Your objective: All of the records below should be retyped exactly, with no pictures included.

Extracted material:
● ● ● ● ●

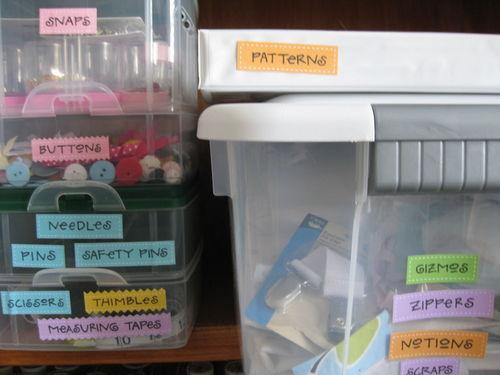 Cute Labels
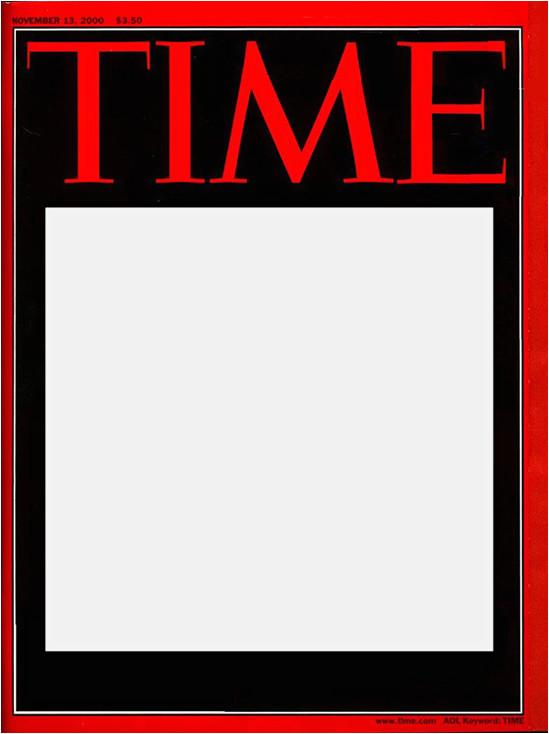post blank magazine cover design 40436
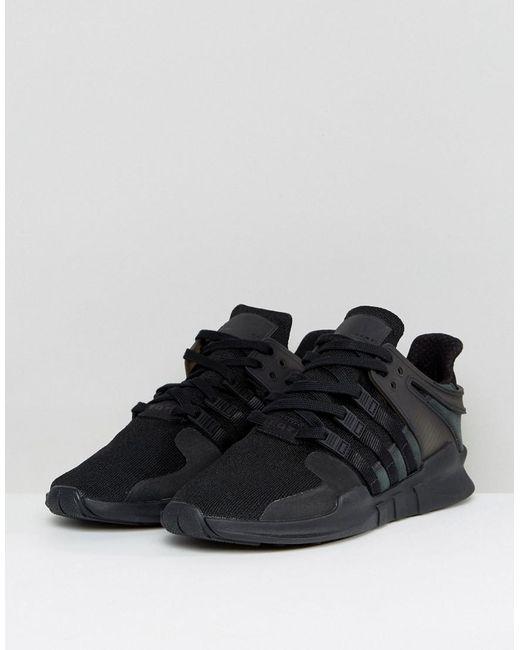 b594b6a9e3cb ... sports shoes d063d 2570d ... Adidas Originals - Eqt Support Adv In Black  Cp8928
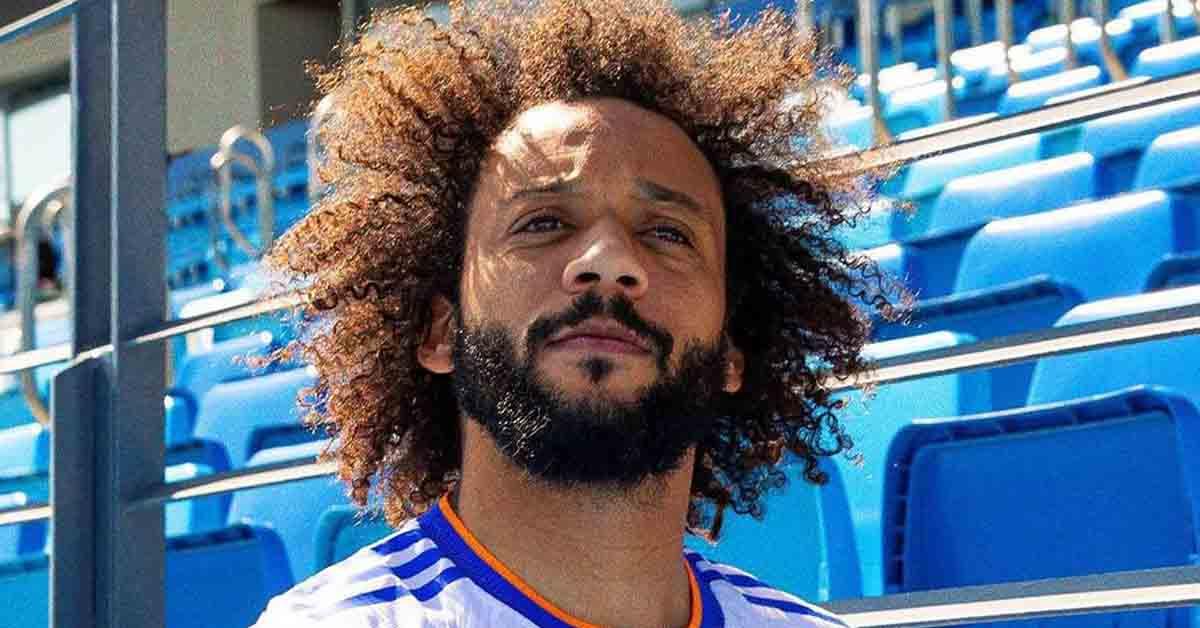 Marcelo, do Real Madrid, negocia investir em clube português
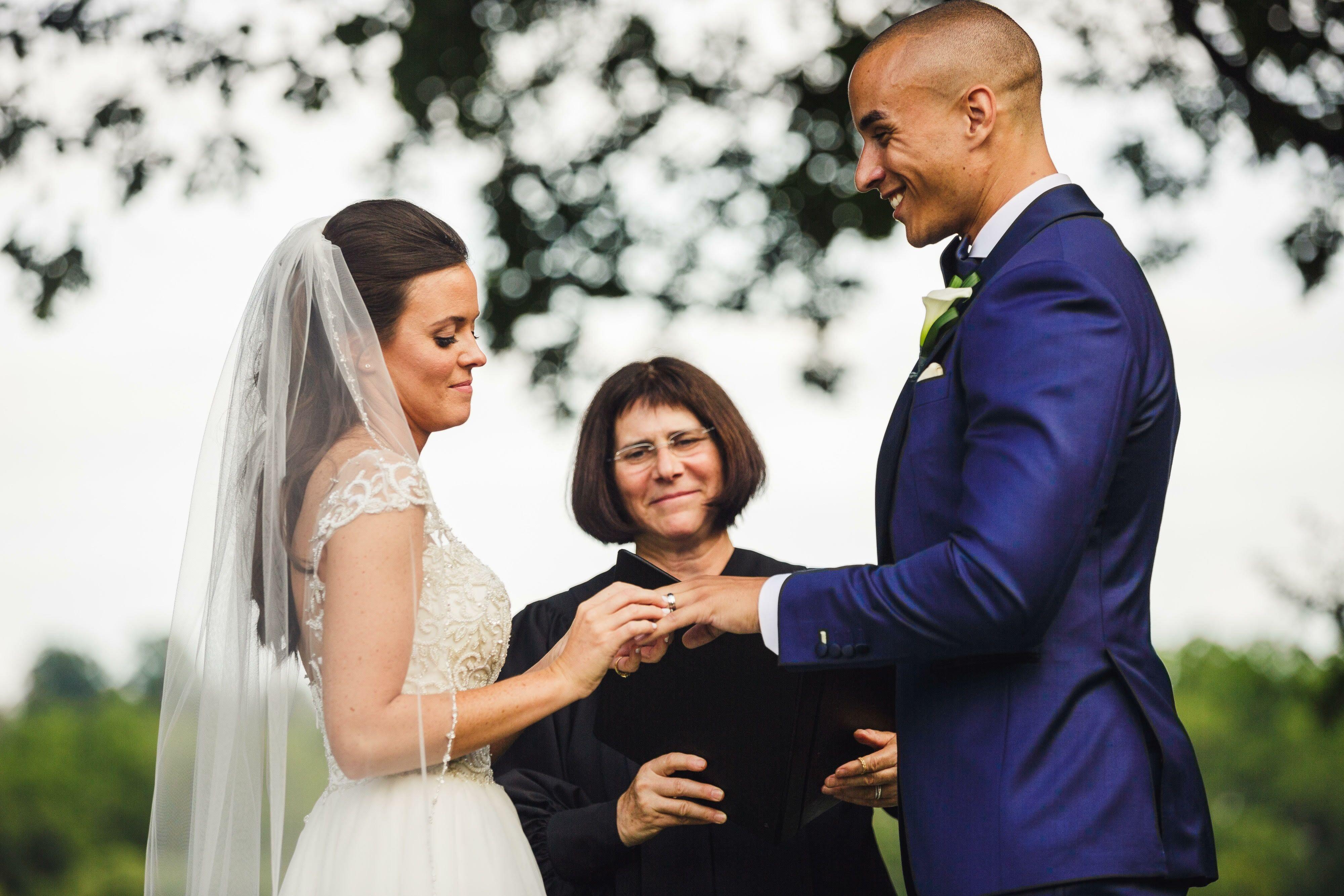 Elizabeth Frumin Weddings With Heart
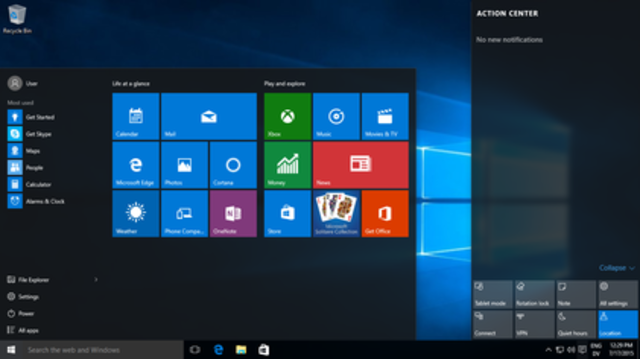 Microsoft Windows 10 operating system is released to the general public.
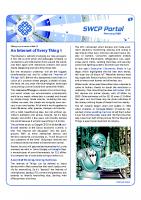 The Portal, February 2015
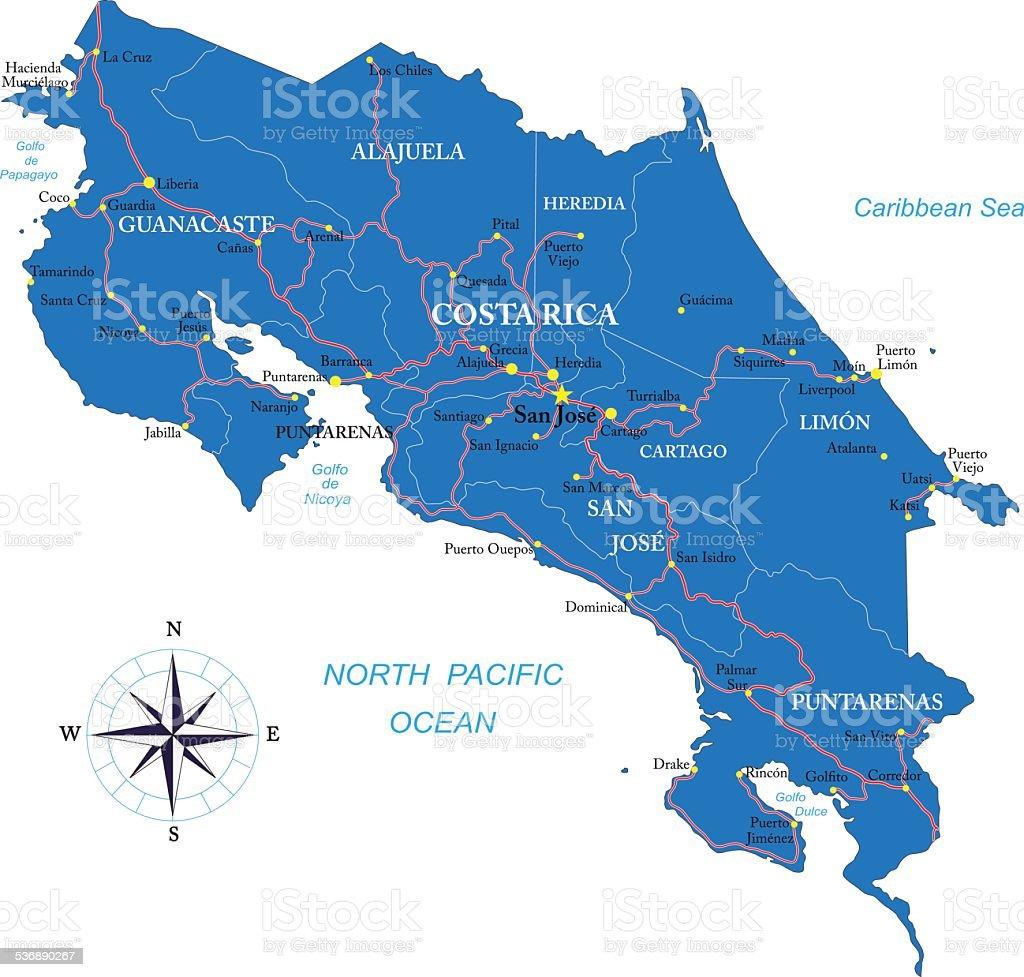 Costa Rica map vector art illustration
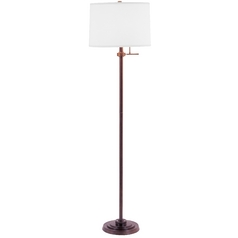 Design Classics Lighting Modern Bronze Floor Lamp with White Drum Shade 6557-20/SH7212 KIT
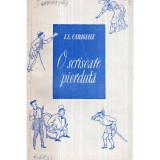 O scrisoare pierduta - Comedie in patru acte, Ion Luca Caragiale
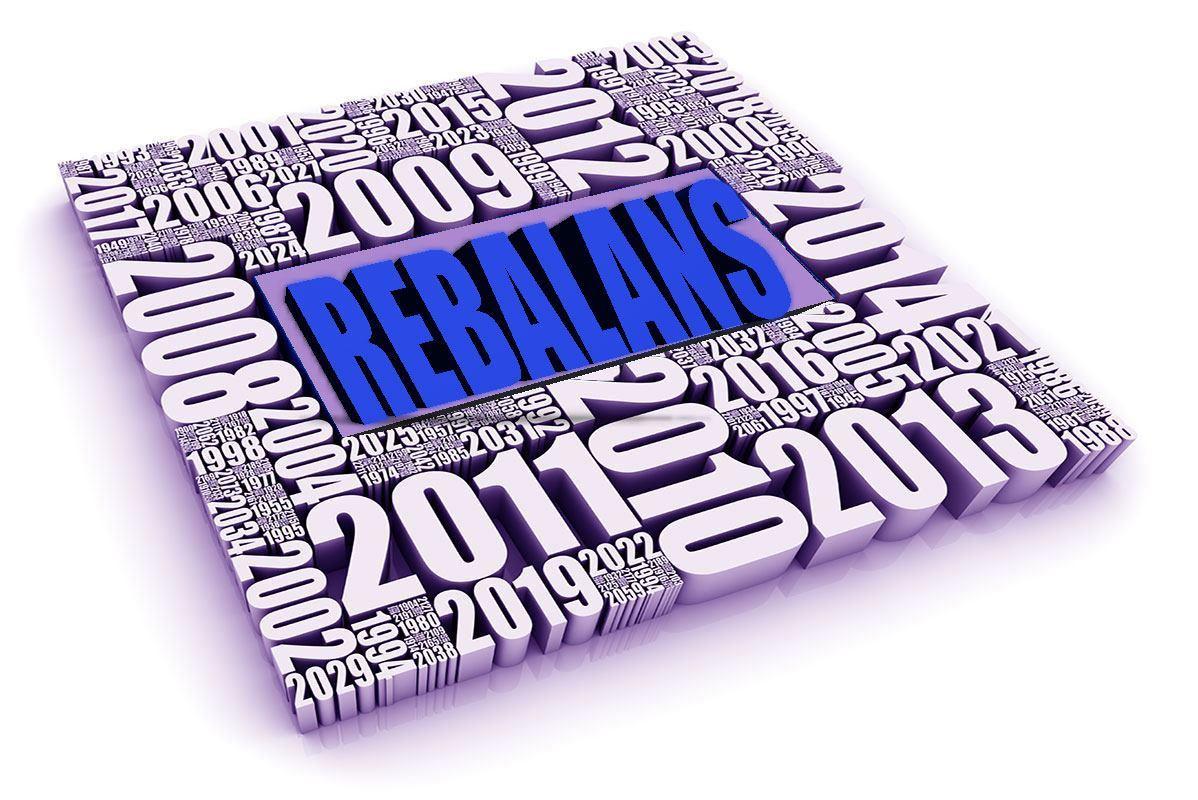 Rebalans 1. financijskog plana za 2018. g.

● ● ● ● ●

Solved exercise:
 Cute Labels
post blank magazine cover design 40436
 b594b6a9e3cb ... sports shoes d063d 2570d ... Adidas Originals - Eqt Support Adv In Black  Cp8928
 Marcelo, do Real Madrid, negocia investir em clube português
 Elizabeth Frumin Weddings With Heart
 Microsoft Windows 10 operating system is released to the general public.
 The Portal, February 2015
 Costa Rica map vector art illustration
 Design Classics Lighting Modern Bronze Floor Lamp with White Drum Shade 6557-20/SH7212 KIT
 O scrisoare pierduta - Comedie in patru acte, Ion Luca Caragiale
 Rebalans 1. financijskog plana za 2018. g.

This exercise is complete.